**PASSAGE PROVIDED:**
[erlang-questions] how do you build your releases with/without rebar?

Fred Hebert mononcqc@REDACTED
Sat Apr 12 15:39:46 CEST 2014


On 04/12, Loïc Hoguin wrote:
> When I read this and Fred's posts there's something that strikes me though.
> It sounds to me that the only way this can work in a team is if you misuse
> git. Git is made for non-linear development: that is, someone forks your
> repository, does changes, then sends a patch and you merge it, with one
> repository = one user. If you do non-linear development with the apps/*
> layout where you have to always make sure the whole code is synced, this
> makes it pretty hard to merge things, especially bigger changes. Basically
> the guy merging things would be doing nothing else than make sure it works.
> 

Well, first, not everyone will use git (we do), and the workflow of a
language shouldn't be so intricately tied to its version control tool
unless we desire the language practice to end the next time a new
version control tool supercedes whatever we're using right now.

> So I'm guessing you guys must be having more than one committer per
> repository, which comes with its own set of problems, but sounds more
> workable than my initial assumptions. But it also makes it more difficult to
> push things, because the number of things you must take care of increases,
> and everytime something new gets added before you could push, you have to
> test again or risk breaking things.
> 

We do have multiple committers per repository on Heroku's routing team
-- along with a policy of code review and peer approval of changes so
that more than one person knows what is going on in a code base, both in
order to catch errors, and spread knowledge to reduce our bus factor.

Anyway, that's where communication is important. Smaller change sets can
be done by just merging branches the way you would regularly. Git or hg
or whatever should be clever enough to do 5 merges in 5 repos, or do one
merge of 5 files in different directories that have the same
independence in terms of what they contain.

The challenge here is coordinating changes and development efforts
through bugfixes, feature development, improvements, and so on. One way
to do it is to just merge back into master what is stable and ready to
be deployed. Then you test it again once it's merged to make sure
nothing exploded, and then cut a branch or a tag that is deployable from
there. The rest can keep being done concurrently through branches and
forks as much as you want.

In my opinion, the challenge is people and coordinating their efforts,
not the toolset used, although it can be a hindering or enhancing
factor.

> To take a well known example, look at what OTP does. Basically they pull
> patches, put them in a nightly test build and then depending on the results
> can decide whether to merge things. Now imagine how faster it could be if
> when you send a patch to the ssl app you don't have to worry about anything
> else? It could be tested faster, you would get feedback faster and fix
> things faster and get it merged faster. Smaller iterations = faster
> development speed. Now OTP would still need to do nightly test of
> everything, but they would only need to do so when they bump the version of
> an included application.

**WHAT IS EXPECTED:**
In the mailing-list post above, can you turn the paragraph beginning "The challenge here is coordinating" into a short list that keeps its main points?

**RECORDED DATA:**
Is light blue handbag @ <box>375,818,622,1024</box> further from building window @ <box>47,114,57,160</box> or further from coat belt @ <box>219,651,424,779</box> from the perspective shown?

**COMPLETED TASK:**
- The hard part is coordinating changes and development work across bugfixes, features and improvements.
- One approach is to merge into master only what is stable and ready to deploy.
- After merging, test again to make sure nothing broke, then cut a deployable branch or tag.
- All other work can continue in parallel through branches and forks.